### TEXT
-- -- --

File references are stored where the clinical meaning lives:

  • Letters, reports, results → referenced from CR artefacts
  • Workflow or administrative material → referenced from CCR artefacts
  • Withdrawn or redacted material → referenced from RRR artefacts

The origin of the file (patient, clinician, external organisation) does not determine placement.

Clinical meaning does.


External and Patient-Provided Files

Patient-provided or externally received files follow a simple, explicit workflow:

  1. The file is placed into the CR’s files/ directory
  2. A reference is created in an appropriate artefact
  3. A clinician may later incorporate or reinterpret the material

This mirrors real-world clinical practice (for example “patient brought letter – reviewed”).


Versioning Behaviour

  • Files are immutable once added (enforced by the FilesService)
  • New or corrected content results in a new file with a different hash
  • References are append-only
  • Historical references remain valid indefinitely
  • Attempting to store a file with an existing hash returns an error

No reference is silently replaced or overwritten.

-- -- --

(Stored Data)
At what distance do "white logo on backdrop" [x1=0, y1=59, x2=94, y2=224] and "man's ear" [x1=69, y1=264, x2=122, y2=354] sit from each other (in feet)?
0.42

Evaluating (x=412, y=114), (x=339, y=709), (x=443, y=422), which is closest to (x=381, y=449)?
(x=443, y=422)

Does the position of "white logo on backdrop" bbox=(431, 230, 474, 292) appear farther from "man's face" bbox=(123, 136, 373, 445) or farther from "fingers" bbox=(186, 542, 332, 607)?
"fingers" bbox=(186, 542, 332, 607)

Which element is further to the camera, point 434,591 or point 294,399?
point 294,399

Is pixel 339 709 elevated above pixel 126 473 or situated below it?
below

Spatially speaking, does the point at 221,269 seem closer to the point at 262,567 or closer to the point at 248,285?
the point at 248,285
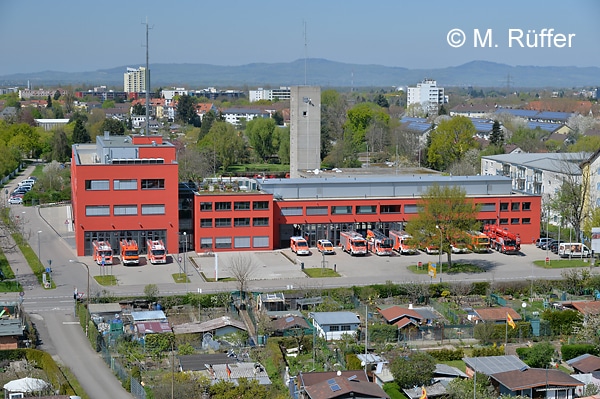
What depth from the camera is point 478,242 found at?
4053 cm

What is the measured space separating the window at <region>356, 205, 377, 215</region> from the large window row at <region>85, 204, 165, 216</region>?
9006mm

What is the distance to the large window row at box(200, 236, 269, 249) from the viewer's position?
40.9 metres

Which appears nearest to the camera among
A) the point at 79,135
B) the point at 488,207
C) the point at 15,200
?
the point at 488,207

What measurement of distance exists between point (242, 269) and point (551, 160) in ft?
79.7

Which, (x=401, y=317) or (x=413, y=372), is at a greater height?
(x=413, y=372)

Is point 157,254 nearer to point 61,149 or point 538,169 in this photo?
point 538,169

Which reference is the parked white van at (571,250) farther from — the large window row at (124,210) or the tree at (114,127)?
the tree at (114,127)

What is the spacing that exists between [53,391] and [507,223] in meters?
26.9

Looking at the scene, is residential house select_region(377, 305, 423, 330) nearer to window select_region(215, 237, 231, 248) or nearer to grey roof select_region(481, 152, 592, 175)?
window select_region(215, 237, 231, 248)

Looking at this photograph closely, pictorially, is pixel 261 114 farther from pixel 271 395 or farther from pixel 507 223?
pixel 271 395

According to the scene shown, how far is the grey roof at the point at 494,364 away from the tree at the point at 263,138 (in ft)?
189

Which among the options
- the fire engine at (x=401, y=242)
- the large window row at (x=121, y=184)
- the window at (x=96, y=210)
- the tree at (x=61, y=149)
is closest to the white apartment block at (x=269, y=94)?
the tree at (x=61, y=149)

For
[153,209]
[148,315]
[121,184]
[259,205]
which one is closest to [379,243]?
[259,205]

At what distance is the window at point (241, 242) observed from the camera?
41.1 metres
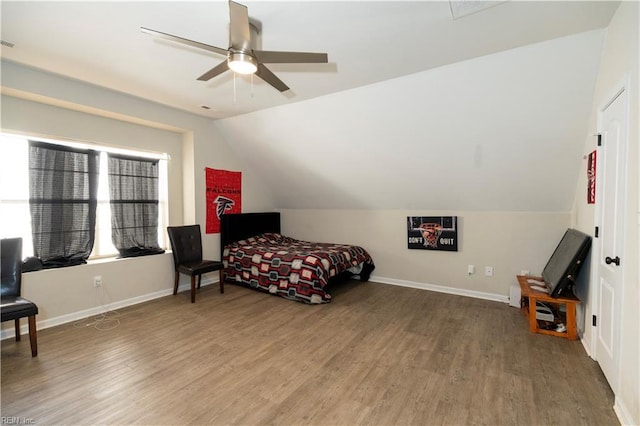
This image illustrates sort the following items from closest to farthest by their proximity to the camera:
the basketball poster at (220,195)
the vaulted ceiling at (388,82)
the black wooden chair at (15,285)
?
the vaulted ceiling at (388,82)
the black wooden chair at (15,285)
the basketball poster at (220,195)

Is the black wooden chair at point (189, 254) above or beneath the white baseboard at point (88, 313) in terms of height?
above

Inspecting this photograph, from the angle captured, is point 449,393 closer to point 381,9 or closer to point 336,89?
point 381,9

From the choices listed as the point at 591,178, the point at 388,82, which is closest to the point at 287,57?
the point at 388,82

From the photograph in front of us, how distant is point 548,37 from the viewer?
2.30 metres

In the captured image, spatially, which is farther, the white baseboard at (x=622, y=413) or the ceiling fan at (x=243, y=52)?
the ceiling fan at (x=243, y=52)

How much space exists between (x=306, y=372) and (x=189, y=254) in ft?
8.68

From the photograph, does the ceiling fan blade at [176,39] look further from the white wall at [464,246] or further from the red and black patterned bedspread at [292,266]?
the white wall at [464,246]

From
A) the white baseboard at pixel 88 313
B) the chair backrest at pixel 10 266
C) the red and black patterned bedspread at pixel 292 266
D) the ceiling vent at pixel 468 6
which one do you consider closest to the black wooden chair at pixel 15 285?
the chair backrest at pixel 10 266

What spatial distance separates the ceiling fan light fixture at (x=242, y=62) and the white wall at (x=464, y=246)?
130 inches

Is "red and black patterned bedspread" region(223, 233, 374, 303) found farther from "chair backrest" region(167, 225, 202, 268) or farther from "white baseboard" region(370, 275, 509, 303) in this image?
"chair backrest" region(167, 225, 202, 268)

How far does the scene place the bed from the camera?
384cm

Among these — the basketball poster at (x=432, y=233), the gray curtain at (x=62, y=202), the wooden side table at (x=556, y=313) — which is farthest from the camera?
the basketball poster at (x=432, y=233)

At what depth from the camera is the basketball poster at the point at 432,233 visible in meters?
4.26

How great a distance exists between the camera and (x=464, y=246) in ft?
13.8
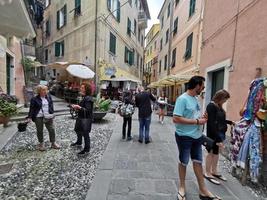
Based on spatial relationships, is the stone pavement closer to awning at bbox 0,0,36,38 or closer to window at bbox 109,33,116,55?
awning at bbox 0,0,36,38

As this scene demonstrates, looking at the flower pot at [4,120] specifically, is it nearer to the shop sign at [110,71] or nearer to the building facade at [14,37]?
the building facade at [14,37]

-- -- --

### EXERCISE
Reproduce the passage of the text starting with "Patient-provided or externally" and going on through "by the FilesService)", replacing "immutable" with "read-only". The listing above is not required.

### OUTPUT FOR THIS TASK
Patient-provided or externally received files follow a simple, explicit workflow:

  1. The file is placed into the CR’s files/ directory
  2. A reference is created in an appropriate artefact
  3. A clinician may later incorporate or reinterpret the material

This mirrors real-world clinical practice (for example “patient brought letter – reviewed”).


Versioning Behaviour

  • Files are read-only once added (enforced by the FilesService)